Document text →
···
SECTION III RESOLUTIONS
'Called to be a faithful Church in a plural world'


Resolution III.1
The Bible


This Conference, recognising the need in our Communion for fuller agreement on how to interpret and apply the message of the Bible in a world of rapid change and widespread cultural interaction,

  1. reaffirms the primary authority of the Scriptures, according to their testimony and supported by our own historic formularies;
  2. urges that the Biblical text should be handled respectfully, coherently, and consistently, building upon our best traditions and scholarship believing that the Scriptural revelation must continue to illuminate, challenge and transform cultures, structures, and ways of thinking, especially those that predominate today;
  3. invites our provinces, as we open ourselves afresh to a vision of a Church full of the Word and full of the Spirit, to promote at every level biblical study programmes which can inform and nourish the life of dioceses, congregations, seminaries, communities, and members of all ages.
···
Dataset section →
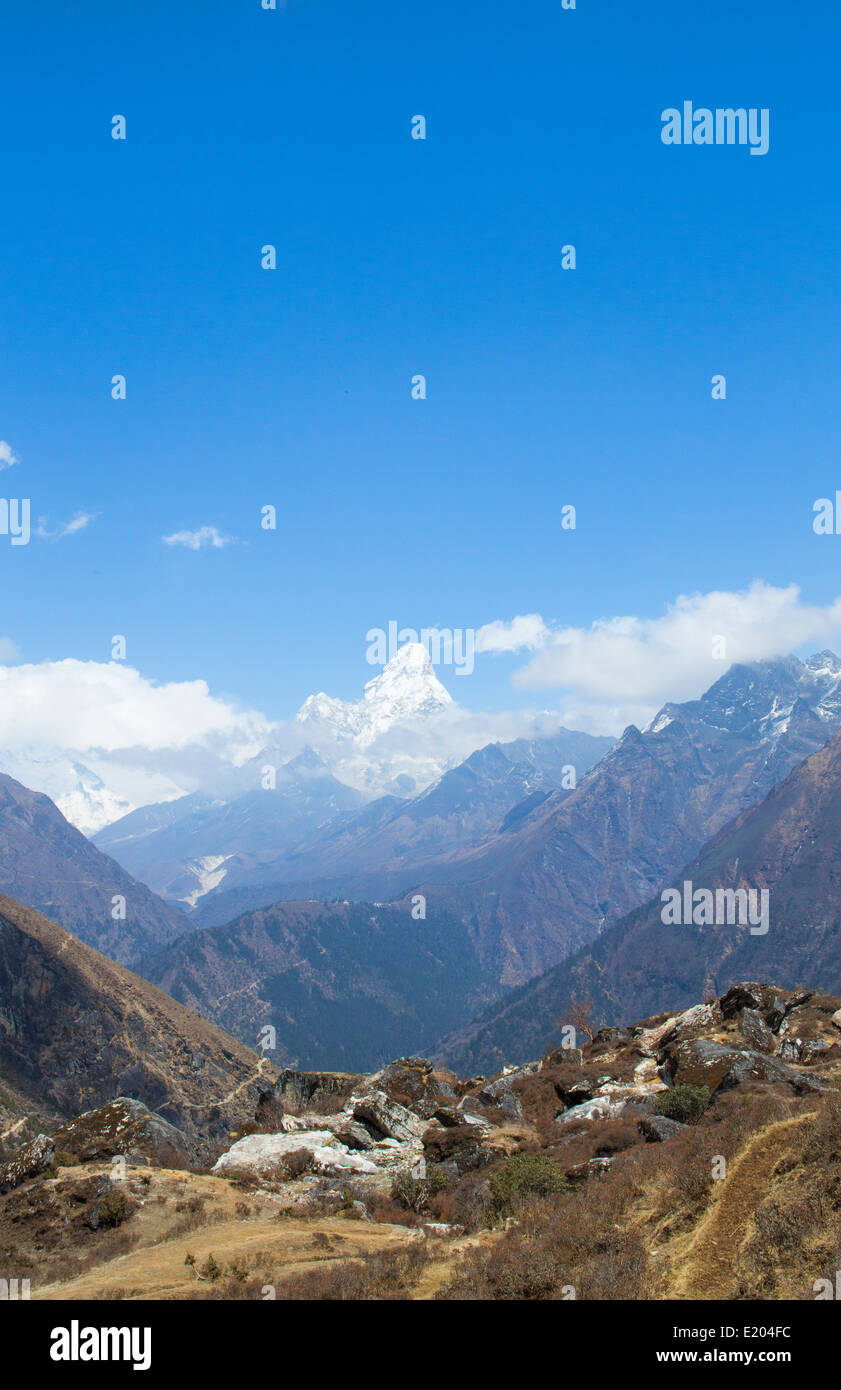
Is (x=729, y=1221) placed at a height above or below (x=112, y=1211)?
above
···
Task statement → Reproduce the passage of the resolution on the Bible between "1. reaffirms the" and "of all ages.", inclusive.

Result below →
1. reaffirms the primary authority of the Scriptures, according to their testimony and supported by our own historic formularies;
  2. urges that the Biblical text should be handled respectfully, coherently, and consistently, building upon our best traditions and scholarship believing that the Scriptural revelation must continue to illuminate, challenge and transform cultures, structures, and ways of thinking, especially those that predominate today;
  3. invites our provinces, as we open ourselves afresh to a vision of a Church full of the Word and full of the Spirit, to promote at every level biblical study programmes which can inform and nourish the life of dioceses, congregations, seminaries, communities, and members of all ages.